Bandar Lampung — Ketua DPRD Provinsi Lampung, Ahmad Giri Akbar, menegaskan komitmen DPRD dalam mendukung penguatan hilirisasi kakao berbasis agroforestry sebagai langkah strategis meningkatkan kesejahteraan petani sekaligus menjaga kelestarian lingkungan.
Hal tersebut disampaikan dalam pertemuan bersama Pemerintah Provinsi Lampung, Olam Indonesia, dan Partnerships for Forests (P4F) yang berlangsung di Taman Santap Rumah Kayu, Bandar Lampung, Selasa (27/1/2026).

Menurutnya, pengembangan kakao melalui pendekatan agroforestry sejalan dengan kebijakan pembangunan daerah yang menitikberatkan pada peningkatan nilai tambah komoditas unggulan berbasis potensi lokal serta penerapan prinsip pembangunan berkelanjutan.
Ia menilai sinergi antara pemerintah daerah, sektor swasta, dan mitra pembangunan menjadi kunci keberhasilan dalam memperkuat hilirisasi kakao sekaligus menjaga fungsi ekologis kawasan hutan.

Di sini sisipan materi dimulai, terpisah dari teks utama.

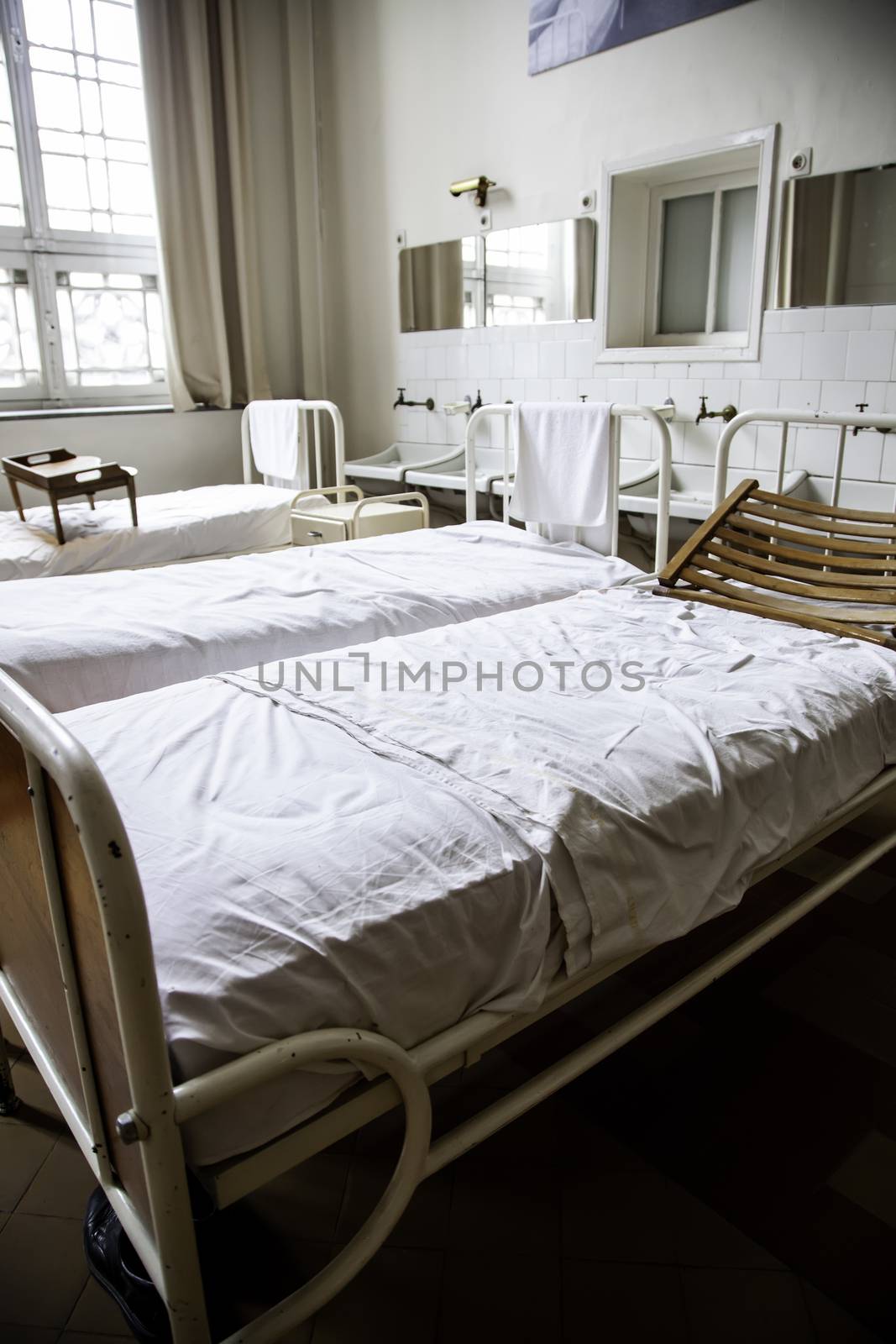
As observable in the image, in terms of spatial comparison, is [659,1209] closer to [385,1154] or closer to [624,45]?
[385,1154]

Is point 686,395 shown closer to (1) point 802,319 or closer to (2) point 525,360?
(1) point 802,319

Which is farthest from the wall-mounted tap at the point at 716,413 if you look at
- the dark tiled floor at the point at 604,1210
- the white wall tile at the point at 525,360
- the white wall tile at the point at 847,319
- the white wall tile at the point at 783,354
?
the dark tiled floor at the point at 604,1210

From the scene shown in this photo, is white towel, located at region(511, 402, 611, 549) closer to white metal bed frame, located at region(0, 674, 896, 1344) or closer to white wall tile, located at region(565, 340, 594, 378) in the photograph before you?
white wall tile, located at region(565, 340, 594, 378)

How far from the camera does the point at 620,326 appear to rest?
3.66 m

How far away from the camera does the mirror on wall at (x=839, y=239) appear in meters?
2.83

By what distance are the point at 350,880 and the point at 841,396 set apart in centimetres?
271

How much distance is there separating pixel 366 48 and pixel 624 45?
1.70m

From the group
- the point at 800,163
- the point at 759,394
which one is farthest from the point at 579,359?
the point at 800,163

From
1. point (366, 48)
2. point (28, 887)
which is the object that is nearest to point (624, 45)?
point (366, 48)

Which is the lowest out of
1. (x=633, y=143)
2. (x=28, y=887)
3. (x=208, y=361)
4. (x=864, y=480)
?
(x=28, y=887)

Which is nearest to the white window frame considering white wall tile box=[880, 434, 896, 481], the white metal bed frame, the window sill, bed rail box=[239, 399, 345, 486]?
white wall tile box=[880, 434, 896, 481]

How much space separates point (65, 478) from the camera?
3242 millimetres

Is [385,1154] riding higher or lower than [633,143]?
lower

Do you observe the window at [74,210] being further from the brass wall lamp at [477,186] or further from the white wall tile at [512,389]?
the white wall tile at [512,389]
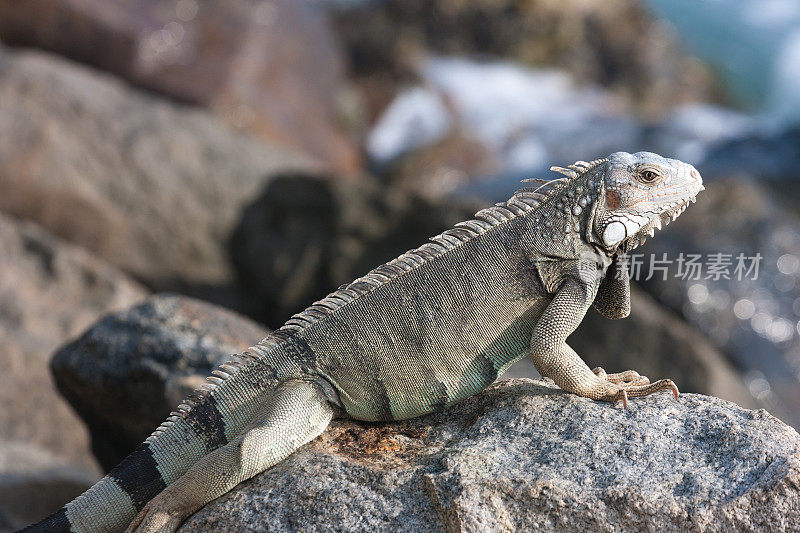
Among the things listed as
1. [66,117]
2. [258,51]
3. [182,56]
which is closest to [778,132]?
[258,51]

Program ini direncanakan mencakup pengembangan lahan sekitar 35.000 hektare dan melibatkan sekitar 18.000 petani di Kabupaten Pesawaran, Lampung Timur, Lampung Tengah, dan Tanggamus melalui skema Perhutanan Sosial guna meningkatkan produktivitas dan nilai ekonomi kakao bagi petani.